Als Ausnahme vom Massgeblichkeitsprinzip gilt die wichtige Korrekturvorschrift des Art. 58 Abs. 1 lit. b DBG. Darin ist die Aufrechnung von geschäftsmässig nicht begründetem Aufwand vorgesehen. Es ist nur jener Aufwand abzugsfähig, der mittelbar oder unmittelbar dem unternehmerischen Zweck dient. Weiterhin verlangt Art. 63 Abs. 2 DBG abweichend vom Rechnungslegungsrecht in Art. 960e Abs. 4 OR die Auflösung von Rückstellungen, soweit sie nicht mehr begründet sind.
Es ist hierbei unerheblich, ob eine Aufrechnung von der Steuerbehörde im Rahmen der Veranlagung erfolgt ist oder ob das Unternehmen eine entsprechende Aufrechnung in der Steuererklärung vornimmt.

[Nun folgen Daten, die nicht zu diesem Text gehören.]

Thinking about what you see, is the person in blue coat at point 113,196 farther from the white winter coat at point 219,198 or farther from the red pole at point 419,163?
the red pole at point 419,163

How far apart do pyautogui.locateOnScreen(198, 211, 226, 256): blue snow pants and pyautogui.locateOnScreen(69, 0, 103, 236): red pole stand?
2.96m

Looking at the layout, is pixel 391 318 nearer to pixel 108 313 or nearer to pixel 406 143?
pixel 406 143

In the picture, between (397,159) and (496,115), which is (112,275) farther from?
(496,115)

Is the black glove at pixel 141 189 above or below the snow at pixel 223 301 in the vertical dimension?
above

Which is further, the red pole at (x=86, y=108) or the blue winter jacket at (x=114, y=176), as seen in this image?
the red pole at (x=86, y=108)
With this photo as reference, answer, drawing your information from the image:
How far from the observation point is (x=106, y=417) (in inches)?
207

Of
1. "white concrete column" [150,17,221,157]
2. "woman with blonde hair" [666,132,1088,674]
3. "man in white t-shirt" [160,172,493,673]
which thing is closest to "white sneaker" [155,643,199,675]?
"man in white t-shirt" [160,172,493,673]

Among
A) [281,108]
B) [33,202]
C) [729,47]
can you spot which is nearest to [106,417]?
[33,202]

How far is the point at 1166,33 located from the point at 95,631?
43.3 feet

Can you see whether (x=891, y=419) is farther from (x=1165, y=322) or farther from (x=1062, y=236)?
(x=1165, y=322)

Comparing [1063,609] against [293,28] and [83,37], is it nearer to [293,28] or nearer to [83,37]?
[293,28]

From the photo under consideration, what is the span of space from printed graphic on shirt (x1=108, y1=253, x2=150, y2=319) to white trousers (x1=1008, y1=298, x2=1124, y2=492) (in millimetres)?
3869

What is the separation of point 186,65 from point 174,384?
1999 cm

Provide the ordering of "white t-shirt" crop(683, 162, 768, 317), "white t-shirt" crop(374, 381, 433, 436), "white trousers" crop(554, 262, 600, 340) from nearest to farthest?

Im Rahmen der letzten Revision des Rechnungslegungsrechts im Obligationenrecht wurde vor allem die Festlegung, dass steuerliche Aufrechnungen aus Gründen der Transparenz in der Handelsbilanz nachvollziehbar sein müssen (sog. umgekehrte Massgeblichkeit) diskutiert, und schliesslich wurde auf einen handelsrechtlichen Nachvollzug von steuerrechtlichen Aufrechnungen verzichtet.Der Verzicht auf die Umkehrung der Maßgeblichkeit führt sicher zu einer höheren Aussagefähigkeit des handelsrechtlichen Jahresabschlusses, weil der Informationsgehalt der Handelsbilanz nicht mehr durch steuerliche Besonderheiten beeinflusst werden kann. Ergänzend wird im Hinblick auf eine Ausnahme vom Massgeblichkeitsprinzip auf den Grundsatz von Treu und Glauben verwiesen.